Поскольку эта тема, к сожалению, не прозвучала на юбилейном симпозиуме (и отчасти именно по причине догматически-"ретроспективного" видения теоретической эволюции Сорокина), следует специально подчеркнуть, что упомянутый "большой кризис" не остался бесследным и для его социологических исканий. Хотя и с некоторым запозданием, связанным с "догоняющим развитием" российской социологии вплоть до большевистской революции 1917 г., в русле которого проходила и творческая эволюция Сорокина, "девятый вал" этого кризиса докатился, наконец, и до творческой лаборатории молодого, но многообещающего автора, только что издавшего первые два тома "Системы социологии". Учитывая, что они были выполнены в традициях классической социологии ХIХ в., а работы, написанные Сорокиным в 1920-е годы, уже носили на себе все более резкие отпечатки новых – глубоко кризисных – явлений (правда, имеющих своим источником не столько аналогичные внутритеоретические сдвиги в западной, особенно немецкой, социологии, сколько социально-политические катаклизмы в самой России), можно констатировать, что на рубеже 1910-х – 1920-х годов в сорокинском теоретическом сознании обозначились глубокие трещины, аналогичные разрывам между классической и "неклассической" версиями социологической науки. Вот эти-то теоретические коллизии, обостренные и углубленные жизненной ситуацией Сорокина, вызвали первый, но едва ли не самый глубокий идейно-теоретический кризис молодого автора широко замысленной "Системы социологии", резко оборвавший дальнейшее системотворчество.

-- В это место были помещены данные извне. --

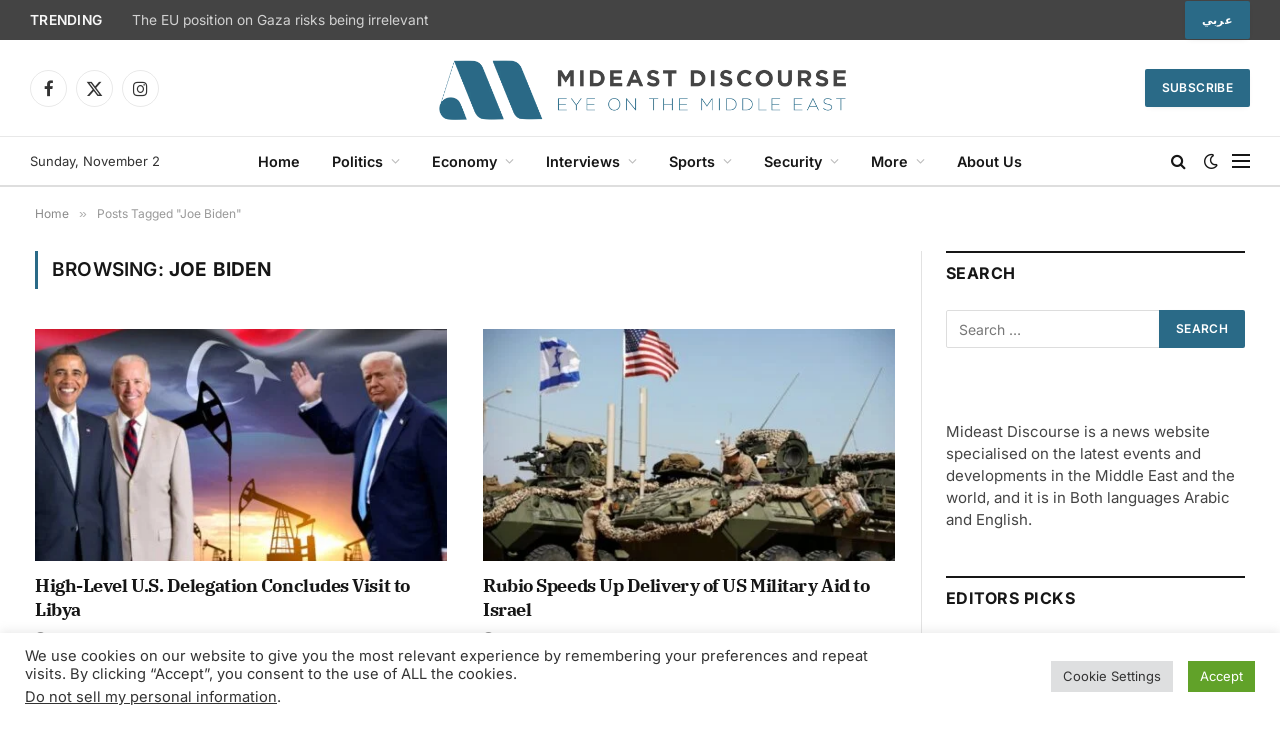

--- FILE ---
content_type: text/html; charset=utf-8
request_url: https://www.google.com/recaptcha/api2/aframe
body_size: 268
content:
<!DOCTYPE HTML><html><head><meta http-equiv="content-type" content="text/html; charset=UTF-8"></head><body><script nonce="bshvQ-X6EW6pslK5894vKw">/** Anti-fraud and anti-abuse applications only. See google.com/recaptcha */ try{var clients={'sodar':'https://pagead2.googlesyndication.com/pagead/sodar?'};window.addEventListener("message",function(a){try{if(a.source===window.parent){var b=JSON.parse(a.data);var c=clients[b['id']];if(c){var d=document.createElement('img');d.src=c+b['params']+'&rc='+(localStorage.getItem("rc::a")?sessionStorage.getItem("rc::b"):"");window.document.body.appendChild(d);sessionStorage.setItem("rc::e",parseInt(sessionStorage.getItem("rc::e")||0)+1);localStorage.setItem("rc::h",'1762038765240');}}}catch(b){}});window.parent.postMessage("_grecaptcha_ready", "*");}catch(b){}</script></body></html>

Первым признаком весьма серьезного "сдвига" воззрений Сорокина к "кризисному сознанию" стал решительный отказ от идеи прогресса, лежавшей в фундаменте классической социологии, – идеи, которая вызывала у него углублявшиеся сомнения еще до большевистской революции. Для социолога, сперва отдавшего "дань молодости" революционному движению, а затем оказавшегося свидетелем и жертвой "революционной диктатуры", стало, наконец, совершенно очевидным внутреннее родство "идеологии" (если не сказать "религии") Прогресса, в который свято верила российская западнически ориентированная интеллигенция, с одной стороны, и всех форм революционаризма (от умеренно-либеральных до экстремистски-террористических) – с другой. В поисках систематически продуманной альтернативы любым вариантам прогрессизма, не только откровенно революционаристскому, но и расплывчато либеральному, Сорокин приходит к радикальному циклизму, положив его в основание своего мировоззрения и собственной версии социологической теории.